Their work was as important as the three magi’s call and their journey and gifts. Without the support staff they probably wouldn’t have gotten very far.  It takes a lot of people ministering in support positions for a few people to take center stage and look good. The majority of ministry isn’t upfront and obvious. The majority of ministry is behind the scenes and often over-looked.  Yet it is still vital. In fact, the work behind the scenes is not only vital but it is more honored in the reign of God where the last shall be first and the first last.

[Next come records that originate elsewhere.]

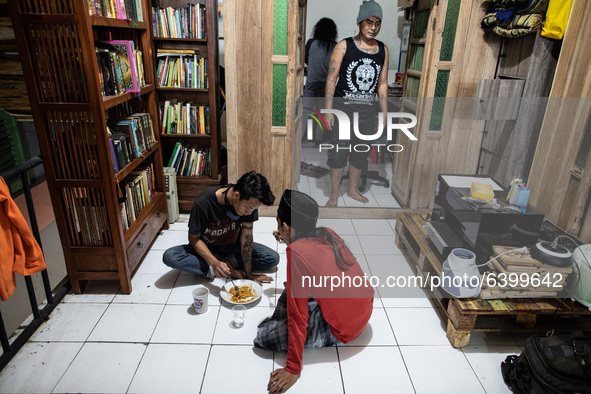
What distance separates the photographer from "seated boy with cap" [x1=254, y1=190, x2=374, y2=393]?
5.65 feet

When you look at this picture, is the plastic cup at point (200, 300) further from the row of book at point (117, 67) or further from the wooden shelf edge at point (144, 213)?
the row of book at point (117, 67)

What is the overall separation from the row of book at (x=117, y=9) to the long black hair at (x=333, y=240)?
5.51 feet

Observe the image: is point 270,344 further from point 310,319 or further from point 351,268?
point 351,268

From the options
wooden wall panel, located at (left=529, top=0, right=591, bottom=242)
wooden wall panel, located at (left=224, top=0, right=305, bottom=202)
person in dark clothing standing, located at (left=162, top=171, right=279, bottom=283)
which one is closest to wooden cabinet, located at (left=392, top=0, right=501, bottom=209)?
wooden wall panel, located at (left=529, top=0, right=591, bottom=242)

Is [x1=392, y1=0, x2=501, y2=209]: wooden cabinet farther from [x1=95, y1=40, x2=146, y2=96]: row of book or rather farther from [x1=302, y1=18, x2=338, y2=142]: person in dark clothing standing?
[x1=95, y1=40, x2=146, y2=96]: row of book

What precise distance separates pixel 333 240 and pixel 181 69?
92.3 inches

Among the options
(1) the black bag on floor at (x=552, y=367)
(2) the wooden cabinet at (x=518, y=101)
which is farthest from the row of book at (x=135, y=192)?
(2) the wooden cabinet at (x=518, y=101)

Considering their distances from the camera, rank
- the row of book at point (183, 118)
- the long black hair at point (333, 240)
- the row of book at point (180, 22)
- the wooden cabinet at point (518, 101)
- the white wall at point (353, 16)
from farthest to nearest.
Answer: the white wall at point (353, 16) → the row of book at point (183, 118) → the row of book at point (180, 22) → the wooden cabinet at point (518, 101) → the long black hair at point (333, 240)

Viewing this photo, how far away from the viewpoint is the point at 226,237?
255 centimetres

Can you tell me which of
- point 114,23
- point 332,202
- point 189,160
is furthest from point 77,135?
point 332,202

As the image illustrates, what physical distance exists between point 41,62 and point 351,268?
196cm

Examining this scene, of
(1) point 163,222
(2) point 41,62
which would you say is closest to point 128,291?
(1) point 163,222

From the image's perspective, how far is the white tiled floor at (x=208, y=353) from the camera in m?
1.83

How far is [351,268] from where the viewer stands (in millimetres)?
1841
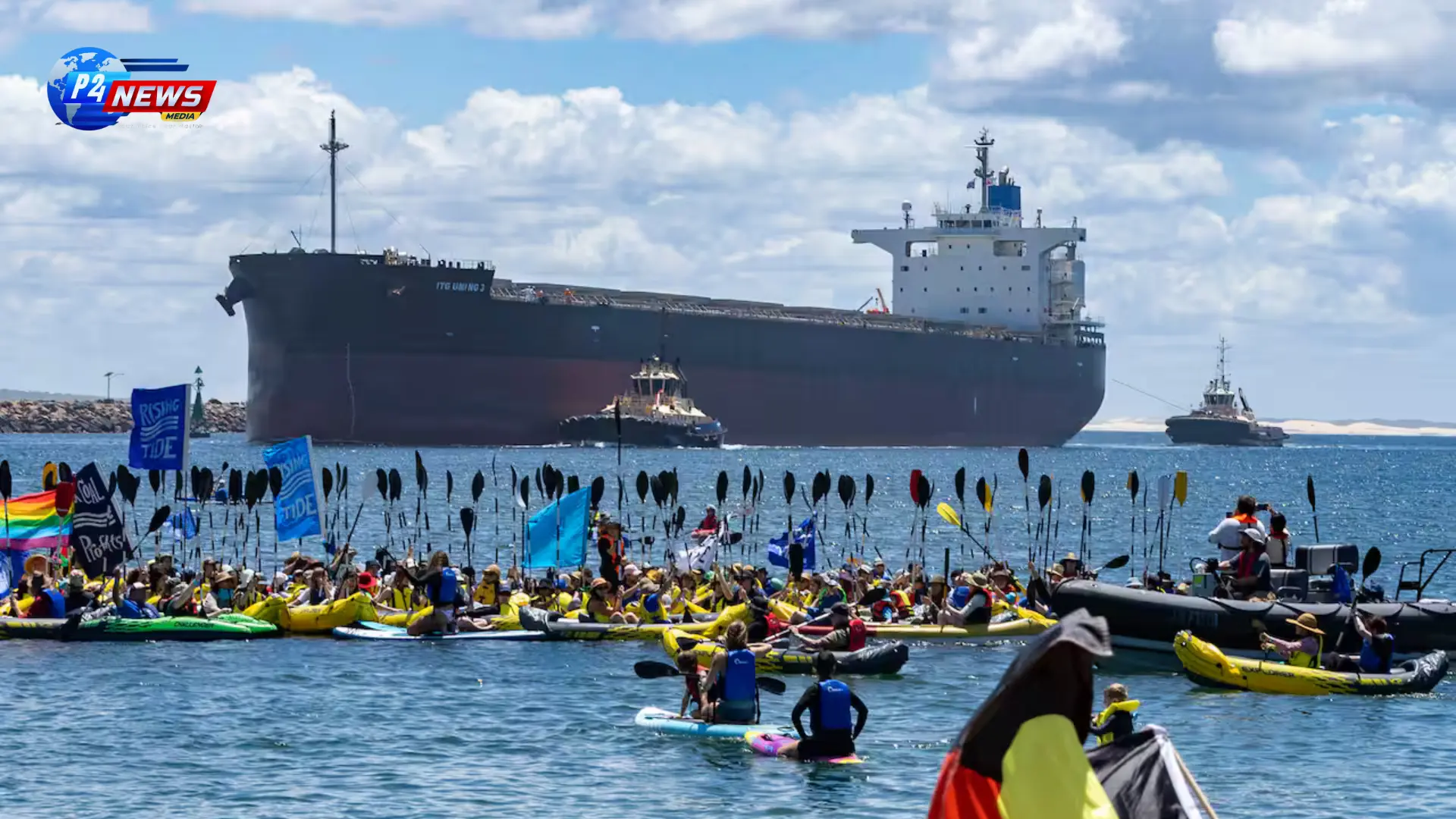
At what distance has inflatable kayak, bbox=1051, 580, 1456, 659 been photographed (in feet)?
69.2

Here in the church you see Donna, Mary Elizabeth and I upfront, together with the Eucharistic Ministers and the lectors but it takes a whole team of people working together to make it seem relatively effortless . Like the swan who glides smoothly along the surface but whose legs and paddling fast beneath her, so all of us are called to minister often in unseen ways which make the community’s life and worship possible.

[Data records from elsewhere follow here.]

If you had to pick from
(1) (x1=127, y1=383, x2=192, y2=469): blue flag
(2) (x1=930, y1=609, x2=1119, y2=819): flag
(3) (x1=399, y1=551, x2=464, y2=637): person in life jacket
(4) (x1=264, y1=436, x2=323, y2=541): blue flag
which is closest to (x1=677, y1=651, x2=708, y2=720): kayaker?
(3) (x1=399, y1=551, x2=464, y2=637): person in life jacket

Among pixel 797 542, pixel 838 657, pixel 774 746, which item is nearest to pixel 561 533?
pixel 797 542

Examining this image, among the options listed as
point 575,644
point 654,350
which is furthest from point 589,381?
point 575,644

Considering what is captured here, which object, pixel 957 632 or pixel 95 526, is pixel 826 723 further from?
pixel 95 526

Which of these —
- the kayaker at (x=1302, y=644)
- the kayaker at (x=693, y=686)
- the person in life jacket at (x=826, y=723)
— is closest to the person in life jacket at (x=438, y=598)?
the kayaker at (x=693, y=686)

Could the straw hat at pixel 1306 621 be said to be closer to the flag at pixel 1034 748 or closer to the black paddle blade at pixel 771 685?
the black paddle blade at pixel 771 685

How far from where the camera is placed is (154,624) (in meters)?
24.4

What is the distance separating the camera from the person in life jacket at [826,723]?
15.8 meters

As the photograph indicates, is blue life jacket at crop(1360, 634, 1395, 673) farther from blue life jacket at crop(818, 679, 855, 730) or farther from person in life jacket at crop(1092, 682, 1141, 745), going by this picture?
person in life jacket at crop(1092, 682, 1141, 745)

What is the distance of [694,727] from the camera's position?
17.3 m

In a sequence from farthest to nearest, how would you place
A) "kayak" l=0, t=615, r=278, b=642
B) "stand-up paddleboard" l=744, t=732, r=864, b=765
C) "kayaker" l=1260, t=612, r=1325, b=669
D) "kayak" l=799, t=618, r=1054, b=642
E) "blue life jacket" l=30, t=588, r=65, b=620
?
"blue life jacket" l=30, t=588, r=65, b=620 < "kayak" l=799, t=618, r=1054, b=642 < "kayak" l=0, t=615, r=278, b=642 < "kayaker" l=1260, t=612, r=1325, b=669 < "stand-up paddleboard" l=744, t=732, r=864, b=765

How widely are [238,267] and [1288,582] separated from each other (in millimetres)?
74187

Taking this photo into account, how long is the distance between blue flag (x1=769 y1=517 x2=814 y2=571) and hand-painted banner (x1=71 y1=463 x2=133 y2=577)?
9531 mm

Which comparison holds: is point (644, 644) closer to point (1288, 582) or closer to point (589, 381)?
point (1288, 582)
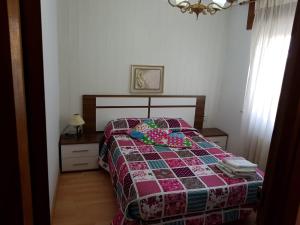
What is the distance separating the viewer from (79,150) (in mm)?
3189

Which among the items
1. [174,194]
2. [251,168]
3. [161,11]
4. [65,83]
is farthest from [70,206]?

And we are given the gifts we need for ministry. We already have them. Sometimes they need to be developed or discovered, but we are always given what we need for the ministry that God is calling us to do. Whenever a baby plays with his toes, or an archaeologist makes a huge new discovery – both are just discovering what is already there.  It’s like that with our gifts. They are already there, because God has already given us everything we need, we just have to discover them.

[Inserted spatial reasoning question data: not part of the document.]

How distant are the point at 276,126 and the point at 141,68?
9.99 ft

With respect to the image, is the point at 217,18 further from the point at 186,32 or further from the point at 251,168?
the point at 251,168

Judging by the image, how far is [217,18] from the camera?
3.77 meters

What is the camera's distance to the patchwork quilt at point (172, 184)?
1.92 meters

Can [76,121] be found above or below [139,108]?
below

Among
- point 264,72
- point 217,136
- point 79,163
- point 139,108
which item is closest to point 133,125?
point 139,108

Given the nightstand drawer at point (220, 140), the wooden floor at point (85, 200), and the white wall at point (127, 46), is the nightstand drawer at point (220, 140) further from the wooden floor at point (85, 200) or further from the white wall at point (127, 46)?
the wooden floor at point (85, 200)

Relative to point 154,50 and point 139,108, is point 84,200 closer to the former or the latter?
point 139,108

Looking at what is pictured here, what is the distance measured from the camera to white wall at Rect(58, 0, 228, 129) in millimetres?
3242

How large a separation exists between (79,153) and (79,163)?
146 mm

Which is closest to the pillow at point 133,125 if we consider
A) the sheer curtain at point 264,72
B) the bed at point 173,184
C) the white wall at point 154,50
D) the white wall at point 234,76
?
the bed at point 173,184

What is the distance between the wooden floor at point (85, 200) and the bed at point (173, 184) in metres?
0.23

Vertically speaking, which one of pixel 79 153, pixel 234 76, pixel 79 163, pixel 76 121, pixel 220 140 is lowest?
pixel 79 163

As we start to think about every area of our life as a form of ministry, and as we offer our gifts to God for God’s work, so we will begin to discover them in a new way. The question then becomes one of discerning exactly what is yours to give in each area of your life’s ministry. The answer will change over time and so it’s good at the beginning of the New Year to review our ministries. How are you ministering at home, at work, in your family, in your volunteer activities, among your friends and in the church? Perhaps its time to make some changes or to identify gifts that are waiting to be discovered or developed. What is God calling you to?

You probably won’t get the answer to that question by discovering a new star or seeing a message in the clouds. It may come as dramatically as a meteorite in the night sky, but chances are that it will come quietly as you look at the gifts you have already discovered, and the needs of the people and situations around you. You may even have some false starts along the way. After all the wise men made the mistake of heading for the Palace – thinking that surely the King of the Jews would have been born there. But make no mistake, your gifts are as important as theirs in God’s service and your ministries are vital in building the reign of God.